▸ **Document excerpt**
· · · · ·

America Isn’t Strong Enough For Torture

Torture. Just hearing that word is enough to give one pause. It’s a bit of a superlative for pain – a word reserved for those times when “hurt”, “suffering,” and “agony” just don’t cover it. The word carries with it images of gory slasher films and whispered stories from Soviet gulags. It’s a vestige of darker times, undeserving of any place in the greatest nation in the history of the world. It’s something that is at least as universally-condemned as child molestation and cold-blooded murder.

Or was, until a few weeks ago.

With the release of classified CIA documents detailing “enhanced interrogation techniques” used by American operatives in the so-called War on Terror, a new debate has been sparked. As with every other issue that hits the headlines these days, most folks formed an opinion within milliseconds and took to social media to express it faster than you can say “Guantanamo”.

As I read the reports and articles swirling around the netscape, I was tempted to do the same. After all, it was becoming clear where the lines were forming – on one side there were traditional national-defense conservatives, and on the other side was a coalition of bleeding-heart liberals, civil libertarians, and… Ted Cruz?

· · · · ·

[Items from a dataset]
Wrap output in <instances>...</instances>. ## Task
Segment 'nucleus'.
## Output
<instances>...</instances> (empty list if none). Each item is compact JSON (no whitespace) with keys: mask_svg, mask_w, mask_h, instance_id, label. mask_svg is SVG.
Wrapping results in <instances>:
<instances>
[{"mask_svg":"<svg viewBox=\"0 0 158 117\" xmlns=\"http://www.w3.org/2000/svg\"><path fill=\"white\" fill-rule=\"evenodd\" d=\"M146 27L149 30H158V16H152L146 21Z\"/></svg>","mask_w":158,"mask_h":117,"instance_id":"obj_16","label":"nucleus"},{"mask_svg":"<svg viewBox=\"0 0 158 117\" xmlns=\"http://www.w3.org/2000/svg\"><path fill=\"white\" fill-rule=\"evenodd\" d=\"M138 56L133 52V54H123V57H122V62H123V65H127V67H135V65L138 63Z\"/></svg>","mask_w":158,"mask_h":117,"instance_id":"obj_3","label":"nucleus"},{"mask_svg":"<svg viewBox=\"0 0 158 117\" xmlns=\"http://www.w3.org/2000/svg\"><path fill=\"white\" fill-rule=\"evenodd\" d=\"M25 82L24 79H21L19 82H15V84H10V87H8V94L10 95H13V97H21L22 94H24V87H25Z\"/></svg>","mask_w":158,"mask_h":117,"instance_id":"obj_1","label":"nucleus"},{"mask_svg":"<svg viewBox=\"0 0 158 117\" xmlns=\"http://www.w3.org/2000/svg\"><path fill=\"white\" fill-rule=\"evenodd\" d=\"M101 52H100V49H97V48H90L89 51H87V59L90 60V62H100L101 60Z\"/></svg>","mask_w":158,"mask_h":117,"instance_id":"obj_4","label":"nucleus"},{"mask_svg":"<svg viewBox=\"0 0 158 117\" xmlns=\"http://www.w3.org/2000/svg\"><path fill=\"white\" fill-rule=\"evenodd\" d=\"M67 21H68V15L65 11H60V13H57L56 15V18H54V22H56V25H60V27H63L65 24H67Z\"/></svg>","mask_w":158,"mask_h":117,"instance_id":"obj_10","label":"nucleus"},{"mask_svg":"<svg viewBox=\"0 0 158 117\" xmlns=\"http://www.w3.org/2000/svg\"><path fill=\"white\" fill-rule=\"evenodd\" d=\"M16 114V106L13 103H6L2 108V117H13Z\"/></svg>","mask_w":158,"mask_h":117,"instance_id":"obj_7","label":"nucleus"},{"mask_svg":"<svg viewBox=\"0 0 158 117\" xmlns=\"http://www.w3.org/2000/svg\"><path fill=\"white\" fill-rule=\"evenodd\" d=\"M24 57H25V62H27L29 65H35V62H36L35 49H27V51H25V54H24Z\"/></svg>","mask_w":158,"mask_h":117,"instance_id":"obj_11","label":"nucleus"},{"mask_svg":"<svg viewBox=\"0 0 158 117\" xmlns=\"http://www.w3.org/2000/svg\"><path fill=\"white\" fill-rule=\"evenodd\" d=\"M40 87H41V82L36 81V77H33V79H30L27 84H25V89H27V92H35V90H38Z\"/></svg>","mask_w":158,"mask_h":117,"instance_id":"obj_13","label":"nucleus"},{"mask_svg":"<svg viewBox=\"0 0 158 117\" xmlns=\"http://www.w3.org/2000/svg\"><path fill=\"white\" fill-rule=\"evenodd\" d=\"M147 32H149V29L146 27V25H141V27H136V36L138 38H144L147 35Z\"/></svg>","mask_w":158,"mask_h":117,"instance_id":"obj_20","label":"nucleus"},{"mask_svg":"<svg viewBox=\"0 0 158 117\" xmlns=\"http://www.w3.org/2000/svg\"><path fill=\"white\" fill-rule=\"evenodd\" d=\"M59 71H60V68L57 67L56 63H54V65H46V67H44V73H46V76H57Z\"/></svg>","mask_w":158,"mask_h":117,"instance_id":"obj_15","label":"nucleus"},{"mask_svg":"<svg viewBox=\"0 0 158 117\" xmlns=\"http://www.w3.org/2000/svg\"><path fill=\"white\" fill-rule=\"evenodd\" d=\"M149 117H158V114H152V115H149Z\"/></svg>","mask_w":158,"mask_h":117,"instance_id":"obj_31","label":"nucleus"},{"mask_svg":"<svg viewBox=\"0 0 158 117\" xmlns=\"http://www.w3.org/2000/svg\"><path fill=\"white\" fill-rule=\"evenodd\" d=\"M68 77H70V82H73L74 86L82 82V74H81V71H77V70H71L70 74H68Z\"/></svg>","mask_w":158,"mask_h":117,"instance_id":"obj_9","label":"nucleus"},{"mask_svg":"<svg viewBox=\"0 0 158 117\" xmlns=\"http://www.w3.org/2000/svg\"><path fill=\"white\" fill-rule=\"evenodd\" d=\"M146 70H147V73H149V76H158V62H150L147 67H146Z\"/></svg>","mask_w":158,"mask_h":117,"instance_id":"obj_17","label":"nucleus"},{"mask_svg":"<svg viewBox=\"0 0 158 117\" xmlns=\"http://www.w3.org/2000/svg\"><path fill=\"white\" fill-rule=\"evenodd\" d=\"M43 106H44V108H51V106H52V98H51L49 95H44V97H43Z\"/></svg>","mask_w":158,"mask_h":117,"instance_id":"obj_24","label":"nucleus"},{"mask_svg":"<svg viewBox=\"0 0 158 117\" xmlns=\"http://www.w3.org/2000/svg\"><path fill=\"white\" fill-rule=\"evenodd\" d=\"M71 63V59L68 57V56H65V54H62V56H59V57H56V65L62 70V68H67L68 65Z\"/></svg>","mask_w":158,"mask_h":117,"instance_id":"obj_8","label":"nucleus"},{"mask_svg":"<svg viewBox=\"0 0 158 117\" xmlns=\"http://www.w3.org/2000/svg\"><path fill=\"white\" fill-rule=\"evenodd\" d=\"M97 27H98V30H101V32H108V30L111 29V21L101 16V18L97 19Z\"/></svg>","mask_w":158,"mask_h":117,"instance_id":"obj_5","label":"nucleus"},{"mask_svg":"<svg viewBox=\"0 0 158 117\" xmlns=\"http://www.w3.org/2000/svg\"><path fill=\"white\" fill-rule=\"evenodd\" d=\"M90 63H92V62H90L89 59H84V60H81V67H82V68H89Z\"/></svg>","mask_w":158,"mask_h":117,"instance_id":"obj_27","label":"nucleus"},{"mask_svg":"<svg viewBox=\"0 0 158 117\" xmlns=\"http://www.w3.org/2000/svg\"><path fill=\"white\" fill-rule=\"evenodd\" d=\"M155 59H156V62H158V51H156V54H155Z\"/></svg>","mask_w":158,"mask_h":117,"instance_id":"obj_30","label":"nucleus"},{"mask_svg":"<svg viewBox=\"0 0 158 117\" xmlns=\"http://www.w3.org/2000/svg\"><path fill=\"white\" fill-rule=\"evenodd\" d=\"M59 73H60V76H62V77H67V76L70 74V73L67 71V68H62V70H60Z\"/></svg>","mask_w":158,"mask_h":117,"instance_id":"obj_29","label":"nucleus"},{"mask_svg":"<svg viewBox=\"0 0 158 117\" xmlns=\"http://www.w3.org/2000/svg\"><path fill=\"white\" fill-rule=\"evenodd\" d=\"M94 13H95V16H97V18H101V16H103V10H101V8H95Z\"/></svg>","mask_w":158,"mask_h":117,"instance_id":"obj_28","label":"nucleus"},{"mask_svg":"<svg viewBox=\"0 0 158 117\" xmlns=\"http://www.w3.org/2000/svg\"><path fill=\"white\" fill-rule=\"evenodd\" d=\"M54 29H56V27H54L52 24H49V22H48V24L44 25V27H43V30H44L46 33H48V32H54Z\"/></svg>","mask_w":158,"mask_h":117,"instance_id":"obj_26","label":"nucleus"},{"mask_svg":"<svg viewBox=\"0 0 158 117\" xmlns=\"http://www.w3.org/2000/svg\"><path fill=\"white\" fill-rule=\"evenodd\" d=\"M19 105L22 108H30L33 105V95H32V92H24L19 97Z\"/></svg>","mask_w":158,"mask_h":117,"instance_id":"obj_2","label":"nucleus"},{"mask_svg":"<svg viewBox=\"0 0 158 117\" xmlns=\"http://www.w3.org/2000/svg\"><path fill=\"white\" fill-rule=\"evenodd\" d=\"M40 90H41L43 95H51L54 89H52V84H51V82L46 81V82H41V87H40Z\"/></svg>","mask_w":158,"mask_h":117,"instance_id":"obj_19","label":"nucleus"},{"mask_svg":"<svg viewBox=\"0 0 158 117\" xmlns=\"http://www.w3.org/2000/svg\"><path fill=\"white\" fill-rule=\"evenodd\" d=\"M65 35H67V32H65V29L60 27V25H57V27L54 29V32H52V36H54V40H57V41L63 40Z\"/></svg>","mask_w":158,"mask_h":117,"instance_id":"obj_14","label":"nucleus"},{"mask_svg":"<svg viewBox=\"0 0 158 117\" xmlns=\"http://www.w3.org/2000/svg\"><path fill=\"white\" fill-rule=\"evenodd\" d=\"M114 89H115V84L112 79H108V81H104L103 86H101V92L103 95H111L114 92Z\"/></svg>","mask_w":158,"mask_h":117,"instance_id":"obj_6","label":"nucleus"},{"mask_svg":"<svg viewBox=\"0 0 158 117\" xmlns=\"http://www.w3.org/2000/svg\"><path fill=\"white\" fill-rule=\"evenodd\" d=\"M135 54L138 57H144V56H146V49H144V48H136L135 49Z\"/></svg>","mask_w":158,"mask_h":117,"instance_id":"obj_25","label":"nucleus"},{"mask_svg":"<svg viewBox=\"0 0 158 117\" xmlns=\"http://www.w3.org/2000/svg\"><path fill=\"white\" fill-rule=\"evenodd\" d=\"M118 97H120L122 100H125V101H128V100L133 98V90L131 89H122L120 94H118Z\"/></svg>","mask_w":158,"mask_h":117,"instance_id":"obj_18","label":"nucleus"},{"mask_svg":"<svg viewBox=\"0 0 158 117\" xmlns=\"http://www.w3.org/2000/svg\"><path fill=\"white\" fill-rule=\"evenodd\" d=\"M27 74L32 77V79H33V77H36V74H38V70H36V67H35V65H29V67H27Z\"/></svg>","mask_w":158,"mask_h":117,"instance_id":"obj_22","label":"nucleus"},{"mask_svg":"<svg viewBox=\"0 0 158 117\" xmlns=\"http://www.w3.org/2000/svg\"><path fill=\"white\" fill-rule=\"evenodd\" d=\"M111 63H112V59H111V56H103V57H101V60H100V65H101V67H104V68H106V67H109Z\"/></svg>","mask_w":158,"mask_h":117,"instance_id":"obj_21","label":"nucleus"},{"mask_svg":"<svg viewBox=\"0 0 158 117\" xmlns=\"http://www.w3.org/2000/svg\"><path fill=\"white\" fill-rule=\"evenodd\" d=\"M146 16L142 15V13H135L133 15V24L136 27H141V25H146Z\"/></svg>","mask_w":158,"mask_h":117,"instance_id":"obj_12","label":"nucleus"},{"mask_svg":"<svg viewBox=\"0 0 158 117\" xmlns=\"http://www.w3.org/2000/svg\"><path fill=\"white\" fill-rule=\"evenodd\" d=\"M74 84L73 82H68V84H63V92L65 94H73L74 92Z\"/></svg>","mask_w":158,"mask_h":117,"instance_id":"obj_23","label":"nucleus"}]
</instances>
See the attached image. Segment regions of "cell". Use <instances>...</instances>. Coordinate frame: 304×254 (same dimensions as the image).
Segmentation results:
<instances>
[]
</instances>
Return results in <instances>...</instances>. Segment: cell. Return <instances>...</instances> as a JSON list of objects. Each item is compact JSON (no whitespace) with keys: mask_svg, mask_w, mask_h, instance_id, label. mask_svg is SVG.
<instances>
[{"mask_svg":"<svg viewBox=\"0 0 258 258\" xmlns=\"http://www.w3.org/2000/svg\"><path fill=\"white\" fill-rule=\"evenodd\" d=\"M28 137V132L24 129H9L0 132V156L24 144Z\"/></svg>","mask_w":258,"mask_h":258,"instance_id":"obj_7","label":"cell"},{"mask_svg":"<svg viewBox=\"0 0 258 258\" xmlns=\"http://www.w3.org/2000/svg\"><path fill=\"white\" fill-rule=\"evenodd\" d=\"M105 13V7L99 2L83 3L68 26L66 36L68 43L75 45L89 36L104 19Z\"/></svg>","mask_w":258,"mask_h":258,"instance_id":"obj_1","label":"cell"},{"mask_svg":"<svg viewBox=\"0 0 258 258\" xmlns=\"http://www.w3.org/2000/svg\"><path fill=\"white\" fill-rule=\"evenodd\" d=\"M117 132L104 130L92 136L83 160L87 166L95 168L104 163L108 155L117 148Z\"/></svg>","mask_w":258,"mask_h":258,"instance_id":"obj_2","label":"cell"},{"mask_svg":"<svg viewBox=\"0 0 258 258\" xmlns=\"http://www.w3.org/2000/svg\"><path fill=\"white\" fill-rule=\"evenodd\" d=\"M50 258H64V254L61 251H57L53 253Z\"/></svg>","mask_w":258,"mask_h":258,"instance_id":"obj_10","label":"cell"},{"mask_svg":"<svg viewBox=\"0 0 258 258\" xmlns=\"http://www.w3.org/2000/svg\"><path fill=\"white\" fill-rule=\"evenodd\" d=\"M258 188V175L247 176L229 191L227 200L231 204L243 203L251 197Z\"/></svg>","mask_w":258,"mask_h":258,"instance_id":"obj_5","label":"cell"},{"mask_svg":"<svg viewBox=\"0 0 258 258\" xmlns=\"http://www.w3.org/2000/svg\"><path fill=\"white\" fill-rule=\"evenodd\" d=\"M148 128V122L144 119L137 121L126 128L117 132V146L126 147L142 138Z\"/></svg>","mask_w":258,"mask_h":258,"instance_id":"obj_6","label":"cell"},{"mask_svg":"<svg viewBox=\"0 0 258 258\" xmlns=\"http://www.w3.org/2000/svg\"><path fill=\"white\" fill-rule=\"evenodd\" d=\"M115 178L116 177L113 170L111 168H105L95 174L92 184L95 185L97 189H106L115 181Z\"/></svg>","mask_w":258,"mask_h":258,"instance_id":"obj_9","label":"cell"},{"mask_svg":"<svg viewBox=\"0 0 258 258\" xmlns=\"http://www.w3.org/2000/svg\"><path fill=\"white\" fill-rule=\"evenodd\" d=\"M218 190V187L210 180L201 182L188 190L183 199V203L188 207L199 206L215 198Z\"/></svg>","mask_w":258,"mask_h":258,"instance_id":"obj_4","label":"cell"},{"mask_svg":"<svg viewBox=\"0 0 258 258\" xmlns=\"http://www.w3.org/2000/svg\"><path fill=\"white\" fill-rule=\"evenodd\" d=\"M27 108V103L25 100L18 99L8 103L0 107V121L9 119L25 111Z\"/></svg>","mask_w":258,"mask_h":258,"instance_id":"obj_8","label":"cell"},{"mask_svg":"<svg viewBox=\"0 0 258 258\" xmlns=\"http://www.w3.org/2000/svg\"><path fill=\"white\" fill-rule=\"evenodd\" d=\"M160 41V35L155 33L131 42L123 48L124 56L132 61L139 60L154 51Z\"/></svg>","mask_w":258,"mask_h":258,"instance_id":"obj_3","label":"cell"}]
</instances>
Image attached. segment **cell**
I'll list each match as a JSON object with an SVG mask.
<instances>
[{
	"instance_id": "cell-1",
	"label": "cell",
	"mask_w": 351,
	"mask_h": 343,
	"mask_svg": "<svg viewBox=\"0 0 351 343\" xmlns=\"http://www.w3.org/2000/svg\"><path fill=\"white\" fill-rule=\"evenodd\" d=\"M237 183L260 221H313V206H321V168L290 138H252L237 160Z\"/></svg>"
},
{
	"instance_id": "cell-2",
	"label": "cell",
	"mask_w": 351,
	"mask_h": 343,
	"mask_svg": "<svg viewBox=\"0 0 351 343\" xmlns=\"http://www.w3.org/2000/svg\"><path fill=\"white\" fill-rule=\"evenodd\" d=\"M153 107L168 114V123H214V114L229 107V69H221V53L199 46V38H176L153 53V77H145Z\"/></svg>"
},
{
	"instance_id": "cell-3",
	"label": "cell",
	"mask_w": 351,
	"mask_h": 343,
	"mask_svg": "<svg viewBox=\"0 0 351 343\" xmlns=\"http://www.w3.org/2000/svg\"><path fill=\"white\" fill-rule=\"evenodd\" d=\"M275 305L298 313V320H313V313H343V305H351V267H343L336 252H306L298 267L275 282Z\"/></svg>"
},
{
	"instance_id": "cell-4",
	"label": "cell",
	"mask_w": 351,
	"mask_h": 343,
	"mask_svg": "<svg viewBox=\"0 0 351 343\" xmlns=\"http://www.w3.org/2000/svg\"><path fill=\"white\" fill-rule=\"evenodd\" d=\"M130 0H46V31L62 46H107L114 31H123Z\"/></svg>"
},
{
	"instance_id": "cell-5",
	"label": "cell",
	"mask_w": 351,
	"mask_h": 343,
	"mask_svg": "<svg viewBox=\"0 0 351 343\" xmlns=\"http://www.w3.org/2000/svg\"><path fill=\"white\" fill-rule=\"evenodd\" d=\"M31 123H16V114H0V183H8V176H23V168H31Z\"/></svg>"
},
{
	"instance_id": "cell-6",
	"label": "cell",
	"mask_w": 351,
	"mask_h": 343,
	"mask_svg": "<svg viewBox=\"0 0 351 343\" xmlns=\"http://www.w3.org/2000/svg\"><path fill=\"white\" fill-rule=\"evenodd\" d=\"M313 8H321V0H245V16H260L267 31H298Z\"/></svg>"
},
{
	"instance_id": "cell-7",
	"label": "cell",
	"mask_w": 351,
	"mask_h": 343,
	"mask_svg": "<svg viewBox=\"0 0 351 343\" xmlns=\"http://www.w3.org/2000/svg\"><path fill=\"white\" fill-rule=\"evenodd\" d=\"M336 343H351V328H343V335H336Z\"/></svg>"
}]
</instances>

· · · · ·

▸ **Instructions**
1: Answer these questions about the essay on torture:
(a) Which two acts does the essay say torture is at least as universally condemned as?
(b) Which agency's classified documents does the essay say were released?
(c) Who does the writer name as making up the coalition on the side opposite traditional national-defense conservatives?
2: Resume the essay on torture with the next sentence after its last one and keep writing.
The listing has no connection to the essay on torture.

▸ **Results of the exercise**
1:
(a) Child molestation and cold-blooded murder.
(b) The CIA's.
(c) Bleeding-heart liberals, civil libertarians, and Ted Cruz.

2:
In response to a related question during an appearance at the Heritage Foundation, Sen. Cruz staked out an unambiguous moral stance against torture, and so doing, may have surprisingly set himself in opposition to many within the oft-referenced moral majority of the GOP. Cruz, in fact, was essentially the only potential 2016 heavyweight to make much noise on the issue at all.

But is the moral acceptability of torturing defenseless captives something that we can afford to be silent about? If this doesn’t qualify as a defining issue for the nation founded to be the Shining City on a Hill, what does?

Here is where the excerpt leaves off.